- **Stated exercise**: Reproduce every one of the records below, swapping each occurrence of "conference table" for "meeting table" and keeping everything else the same. Leave the pictures out of your answer.

- **Given records**:
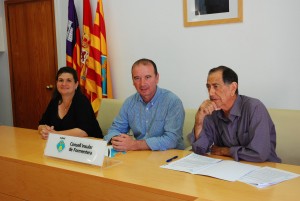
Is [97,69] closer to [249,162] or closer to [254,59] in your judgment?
[254,59]

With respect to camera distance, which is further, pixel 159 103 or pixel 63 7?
pixel 63 7

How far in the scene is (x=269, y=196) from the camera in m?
1.24

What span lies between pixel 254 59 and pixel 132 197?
1903mm

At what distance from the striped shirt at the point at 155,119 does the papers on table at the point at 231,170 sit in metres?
0.38

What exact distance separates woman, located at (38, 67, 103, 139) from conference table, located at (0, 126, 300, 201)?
1.27ft

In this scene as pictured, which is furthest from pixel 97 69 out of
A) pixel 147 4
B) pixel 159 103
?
pixel 159 103

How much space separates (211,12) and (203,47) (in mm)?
318

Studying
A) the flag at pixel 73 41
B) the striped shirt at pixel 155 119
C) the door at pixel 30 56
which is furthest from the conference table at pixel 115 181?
the door at pixel 30 56

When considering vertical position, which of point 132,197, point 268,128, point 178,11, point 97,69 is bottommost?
point 132,197

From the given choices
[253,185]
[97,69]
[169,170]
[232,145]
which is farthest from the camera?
[97,69]

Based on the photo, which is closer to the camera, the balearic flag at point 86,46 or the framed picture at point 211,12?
the framed picture at point 211,12

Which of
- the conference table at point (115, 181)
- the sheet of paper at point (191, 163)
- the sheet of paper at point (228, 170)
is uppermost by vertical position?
the sheet of paper at point (228, 170)

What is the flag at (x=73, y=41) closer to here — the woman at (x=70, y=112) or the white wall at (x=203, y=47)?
the white wall at (x=203, y=47)

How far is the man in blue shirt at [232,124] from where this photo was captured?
1.71 metres
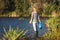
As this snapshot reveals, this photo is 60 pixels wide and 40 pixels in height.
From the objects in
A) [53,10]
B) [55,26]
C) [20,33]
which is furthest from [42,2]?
[20,33]

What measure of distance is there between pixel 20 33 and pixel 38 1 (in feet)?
95.1

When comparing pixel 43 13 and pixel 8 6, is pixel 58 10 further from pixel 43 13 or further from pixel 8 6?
pixel 8 6

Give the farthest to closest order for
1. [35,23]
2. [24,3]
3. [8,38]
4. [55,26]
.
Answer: [24,3] → [55,26] → [35,23] → [8,38]

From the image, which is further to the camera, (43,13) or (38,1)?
(38,1)

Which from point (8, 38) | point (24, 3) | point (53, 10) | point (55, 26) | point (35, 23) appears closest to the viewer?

- **Full response**:
Is [97,69] closer to [249,162] or closer to [254,59] in your judgment?
[254,59]

With respect to camera distance, which is further, pixel 159 103 or pixel 63 7?
pixel 63 7

How far in the scene is (x=269, y=196) from the camera in m?
1.24

What span lies between pixel 254 59 and pixel 132 197?
1903mm

At what distance from the striped shirt at the point at 155,119 does the papers on table at the point at 231,170 sit in metres?
0.38

What exact distance separates woman, located at (38, 67, 103, 139) from meeting table, located at (0, 126, 300, 201)?
1.27ft

In this scene as pictured, which is furthest from pixel 97 69 out of
A) pixel 147 4
B) pixel 159 103
?
pixel 159 103

How much space separates (211,12) and (203,47) (in mm)?
318

Studying
A) the flag at pixel 73 41
B) the striped shirt at pixel 155 119
C) the door at pixel 30 56
which is furthest from the meeting table at pixel 115 181?
the door at pixel 30 56

When considering vertical position, which of point 132,197, point 268,128, point 178,11, point 97,69 is bottommost?
point 132,197

From the given choices
[253,185]
[97,69]
[169,170]
[232,145]
which is farthest from the camera?
[97,69]

Based on the photo, which is closer to the camera, the balearic flag at point 86,46 or the framed picture at point 211,12?
the framed picture at point 211,12

Which of
- the meeting table at point (115, 181)
- the sheet of paper at point (191, 163)
- the sheet of paper at point (228, 170)
is uppermost by vertical position?
the sheet of paper at point (228, 170)

What is the flag at (x=73, y=41) closer to here — the woman at (x=70, y=112) or the white wall at (x=203, y=47)?
the white wall at (x=203, y=47)

How far is the man in blue shirt at [232,124] from where this photo was captured?
1.71 metres
As this snapshot reveals, this photo is 60 pixels wide and 40 pixels in height.
From the objects in
A) [53,10]
B) [55,26]
C) [20,33]
which is furthest from [42,2]?
[20,33]

What measure of distance is there between pixel 20 33 and pixel 38 1 (in feet)?
95.1

When comparing pixel 43 13 and pixel 8 6, is pixel 58 10 further from pixel 43 13 or further from pixel 8 6?
pixel 8 6

Give the farthest to closest order for
1. [35,23]
2. [24,3]
3. [8,38]
4. [55,26]
.
Answer: [24,3] → [55,26] → [35,23] → [8,38]

From the image, which is further to the camera, (43,13) or (38,1)?
(38,1)

Which from point (8, 38) | point (24, 3) | point (53, 10) | point (55, 26) | point (35, 23) appears closest to the viewer?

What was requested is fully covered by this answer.